» WORK TO COMPLETE: Reproduce word for word the stretch from the line containing "From this view, between" through the line containing "89.1 inches", including both of those lines.

» SOURCE RECORDS:
[BEGIN]

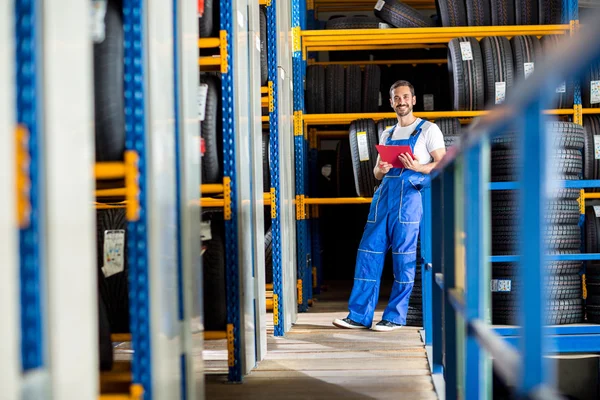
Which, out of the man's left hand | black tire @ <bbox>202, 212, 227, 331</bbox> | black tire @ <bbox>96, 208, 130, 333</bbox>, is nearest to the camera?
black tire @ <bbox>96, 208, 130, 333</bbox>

[END]
[BEGIN]

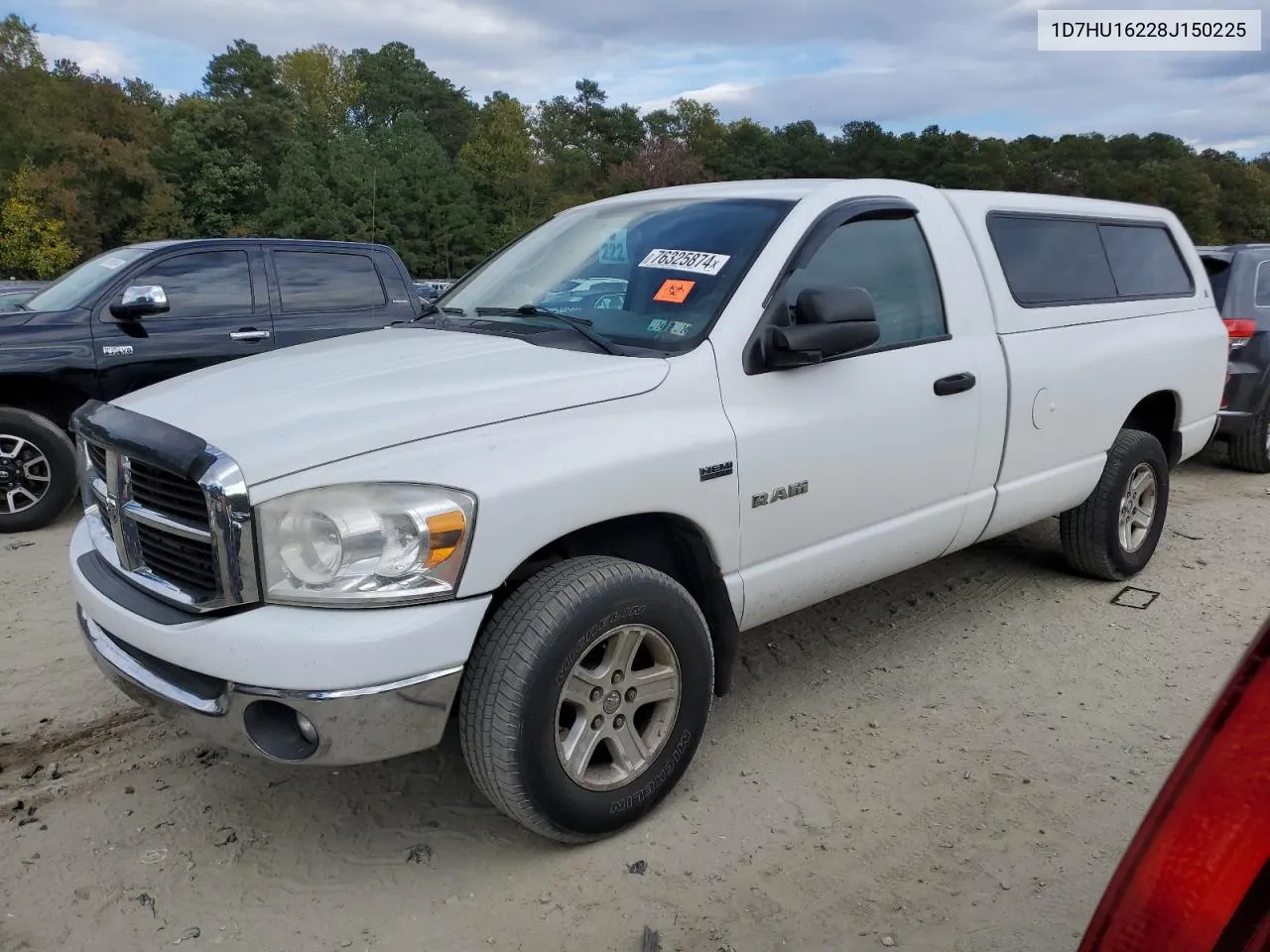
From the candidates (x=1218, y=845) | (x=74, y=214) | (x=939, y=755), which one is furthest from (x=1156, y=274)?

[END]
[BEGIN]

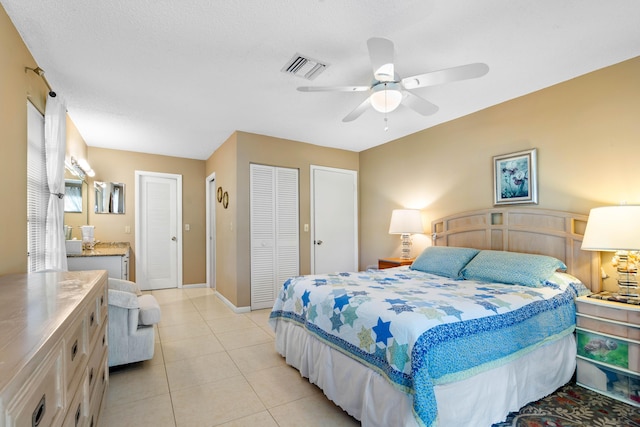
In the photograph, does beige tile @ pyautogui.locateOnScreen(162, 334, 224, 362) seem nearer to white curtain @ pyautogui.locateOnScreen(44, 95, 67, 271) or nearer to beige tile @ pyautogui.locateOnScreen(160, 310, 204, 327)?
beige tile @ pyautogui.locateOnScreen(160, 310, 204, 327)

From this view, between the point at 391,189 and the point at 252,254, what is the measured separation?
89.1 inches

[END]

» OUTPUT OF THE TASK:
From this view, between the point at 391,189 and the point at 252,254, what is the measured separation?
89.1 inches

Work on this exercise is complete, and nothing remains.